> TEXT
:::
Reproducibility with renv

Adrian Zetner

2023-07-04

Sharing R Analyses with Collaborators

  • “I tried to run your code but it says I’m missing X” 😟

  • “Your code used to run fine but now it’s not working” 😖

  • “I upgraded my software and now your code is junk” 💔

Reproducibility in Data Driven Analysis

  • Crucial for collaboration and transparency in science

  • Software and package versions can differ between computers

  • Potential code failure or inconsistent results

  • Solution: Replicate the environment

Replicate the environment ♊

  • Manual replication of the environment is impractical

  • Potential solutions

    • Virtual environments (Python, Conda, etc)

    • Docker

    • Binder/Jupyter Notebooks

Virtual Environments 🌌

Containers 🎁

Notebooks 📑

R Projects 📂

Packages 📦

  • Extend base R with more functionality

  • Called libraries or packages in other languages

  • Can require compilation on your machine (source) or pre-compiled as a binary package

Repositories 🏛️

  • Source of packages 📦

  • Many different available

    • CRAN

    • Bioconductor

    • Posit Public Package Manager

    • R Universe

Libraries 📚

  • Store packages installed for current R version

  • System libraries

    • User

    • Site

    • Default

Project Local Libraries with renv 📚

  • Project local dependency management
  • Store and restore your project dependencies
  • Mimic Packrat
  • Little to no change to workflows

Workflow 🔀

  1. Initialize a new project local environment with a private R library with renv::init()
  2. Work in the project as normal adding packages with install.packages()
  3. Save the state of the working project with renv::snapshot() to lock file (renv.lock)
  4. Keep working with the option to save state after successful changes (renv::snapshot()) or revert to previous if updates introduce new problems (renv::restore())

Initialize ✨

  1. Searches R scripts for implicitly included dependencies using dependencies()
    • library("dplyr")
    • dplyr::mutate()
:::
> YOUR INSTRUCTIONS
According to the slides on reproducibility with renv, why is replicating the environment presented as the solution? Answer in one to three sentences. The listing below is drawn from a separate source.
:::
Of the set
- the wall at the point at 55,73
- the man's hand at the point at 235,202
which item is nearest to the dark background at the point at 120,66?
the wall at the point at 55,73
:::
> EXERCISE RESULT
Software and package versions can differ between computers, which can make code fail or produce inconsistent results. Replicating the environment addresses this, and it matters because reproducibility is crucial for collaboration and transparency in science.